Les Mandchous pratiquaient en effet un bouddhisme tantrique très proche de celui des Tibétains. Les lamas se virent dès lors gratifiés de nombreux privilèges. En 1732, l'empereur Yongzheng, après son accession au trône, fit don de sa résidence personnelle à une communauté de moines tibétains : c'est ainsi que fut institué le temple des Lamas que visitent tous les touristes qui arrivent à Pékin, sans bien souvent s'interroger sur l'étrangeté d'un sanctuaire tibétain d'une telle importance (il compta jusqu'à trois cents moines) en plein cœur de la capitale chinoise. L'empereur Qianlong, lui, alla jusqu'à se faire construire dans le secteur ouest de la Cité interdite (actuellement fermé au public) un véritable temple tibétain, le pavillon de la Pluie de Fleurs. Peu soulignées en Occident, ces faveurs firent naître chez les Chinois un sourd ressentiment, les Tibétains étant perçus comme les « collabos » des envahisseurs mandchous, lesquels multipliaient les mesures cruelles ou vexatoires envers les Chinois, comme le port obligatoire de la natte sous peine de mort. » (Cyrille Javary)

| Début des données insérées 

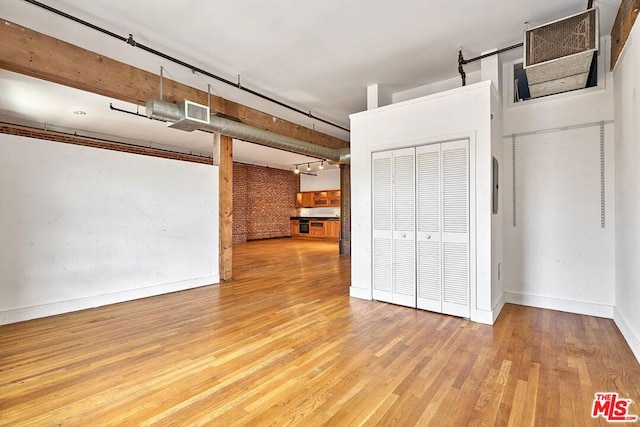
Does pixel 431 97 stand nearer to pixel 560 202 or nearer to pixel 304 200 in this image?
pixel 560 202

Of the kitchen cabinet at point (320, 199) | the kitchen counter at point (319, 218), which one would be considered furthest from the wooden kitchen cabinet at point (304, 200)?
the kitchen counter at point (319, 218)

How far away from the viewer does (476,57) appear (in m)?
3.79

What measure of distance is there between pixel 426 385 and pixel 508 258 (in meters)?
2.74

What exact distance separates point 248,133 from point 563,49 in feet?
13.8

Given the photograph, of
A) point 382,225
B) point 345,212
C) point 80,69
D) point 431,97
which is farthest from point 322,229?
point 80,69

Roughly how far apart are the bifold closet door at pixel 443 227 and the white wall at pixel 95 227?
3.54m

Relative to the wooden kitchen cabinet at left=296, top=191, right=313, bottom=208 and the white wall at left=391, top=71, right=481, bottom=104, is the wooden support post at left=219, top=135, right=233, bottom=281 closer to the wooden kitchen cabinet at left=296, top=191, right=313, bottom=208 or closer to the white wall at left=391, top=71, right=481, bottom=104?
the white wall at left=391, top=71, right=481, bottom=104

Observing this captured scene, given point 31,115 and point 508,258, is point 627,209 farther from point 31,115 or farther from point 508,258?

Aujourd'hui, des dignitaires du lamaïsme mondialisé ne sont-ils pas des collabos de l'impérialisme étasunien ? « Lentement mais sûrement, constate Elisabeth Martens, les USA placent leurs bases militaires autour de la Chine, là où le Dalaï-lama réunit des fidèles par centaines de milliers : Taïwan, Corée du Sud, Japon, Mongolie. Depuis peu, les États-Unis ont le projet d'installer quelques bases navales supplémentaires en Mer de Chine orientale, à proximité de Pékin. Actuellement, ils sont en pourparlers avec la Mongolie pour implanter de nouvelles bases militaires dans les steppes. » (voir la carte sur le site de « International Institute for Strategic Studies » www.iiss.org/about-us )



1 comment:

  1. Anonymous1:09 PM

    De « La guerre des étoiles » à « Citizen kane »……………le Dragon Tonnerre mange des piments pour nourrir son feu. L’avenir sera « hot » pour les boutons de rose.........

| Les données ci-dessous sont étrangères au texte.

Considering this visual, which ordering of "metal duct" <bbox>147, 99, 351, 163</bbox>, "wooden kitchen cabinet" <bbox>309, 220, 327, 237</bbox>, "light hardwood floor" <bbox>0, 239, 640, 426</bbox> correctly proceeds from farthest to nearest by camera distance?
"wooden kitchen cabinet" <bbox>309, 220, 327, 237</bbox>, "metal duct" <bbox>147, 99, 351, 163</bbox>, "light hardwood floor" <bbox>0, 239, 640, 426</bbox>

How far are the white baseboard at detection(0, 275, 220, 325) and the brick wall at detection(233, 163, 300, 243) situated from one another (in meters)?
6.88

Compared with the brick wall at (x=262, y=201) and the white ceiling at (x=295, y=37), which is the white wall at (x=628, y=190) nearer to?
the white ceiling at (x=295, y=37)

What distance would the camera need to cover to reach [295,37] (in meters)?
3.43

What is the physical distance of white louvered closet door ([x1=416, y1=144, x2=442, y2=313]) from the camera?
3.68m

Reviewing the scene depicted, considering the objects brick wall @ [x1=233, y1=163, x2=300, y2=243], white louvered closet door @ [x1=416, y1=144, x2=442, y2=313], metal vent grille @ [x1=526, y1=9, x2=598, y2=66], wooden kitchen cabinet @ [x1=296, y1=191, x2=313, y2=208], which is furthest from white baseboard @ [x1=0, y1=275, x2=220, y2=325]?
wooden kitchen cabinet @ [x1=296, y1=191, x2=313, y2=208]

    http://citizenkane.fr/un-chef-etoile-au-bhoutan.html

    http://www.readthehook.com/106860/big-om-dalai-lama-visit-hot-ticket


    C’est un Français, Eric Ripert, basé à New-York, qui devrait devenir le premier chef étoilé au Michelin à enfiler un tablier au Bhoutan. Ce petit pays d’Asie du Sud-Est sans accès à la mer surnommé “Terre du dragon tonnerre” et inconnu du grand public, devient une terre de gastronomie. Ce petit royaume d’Asie veut devenir une destination de luxe et développer son tourisme. Pour l’aventure, la découverte le bouddhisme et bientôt la gastronomie, le Bhoutan devient une destination de choix.
    Pour le Bhoutan c’est une petite révolution. L’événement marque un tournant pour les commerces et le tourisme au Bhoutan. Le plat national est l’ema datse, des piments au fromage………….

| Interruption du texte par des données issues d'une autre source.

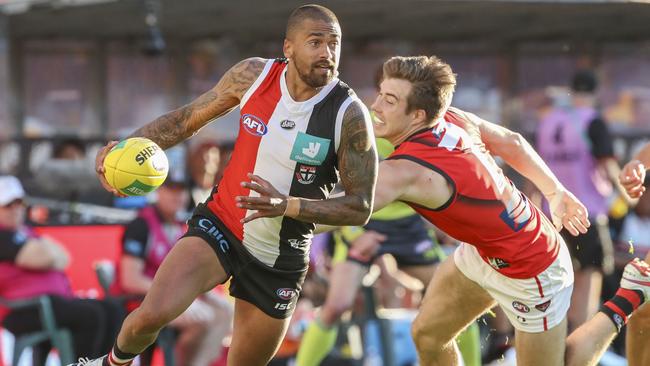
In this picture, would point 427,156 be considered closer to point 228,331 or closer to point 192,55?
point 228,331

    Citizen kane : Fil d’Orson Welles 1941
    Sur la grille entourant le domaine de Xanadu un panneau porte l'inscription "no trespassing" (défense d'entrer). A l'intérieur du château, meurt un homme solitaire. Il laisse tomber une boule de verre contenant une maisonnette enneigée et prononce le mot "Rosebud " (bouton de rose). Une infirmière recouvre son corps.
    Une bande d'actualités cinématographiques résume la vie et la carrière de cet homme, Charles Foster Kane en quelques séquences. Kane, vivant dans la somptueuse demeure qu'il s'était faite construire, Xanadu, qui devait d'ailleurs rester inachevée, y avait entassé d'innombrables pièces de collection, et notamment des sculptures qu'il laissait le plus souvent dans leurs caisses, sans les ouvrir. Il possédait trente-sept journaux, une chaîne de radio, des immeubles, des navires, etc. En 1968, sa mère, hôtelière, reçut en paiement d'un débiteur un titre de propriété concernant une mine d'or abandonnée au Colorado. Elle contenait un filon fabuleux et se révéla être la troisième mine du monde. Au cours de ca carrière publique, Kane fut qualifié tantôt de communiste, tantôt de fasciste : lui se disait simplement américain.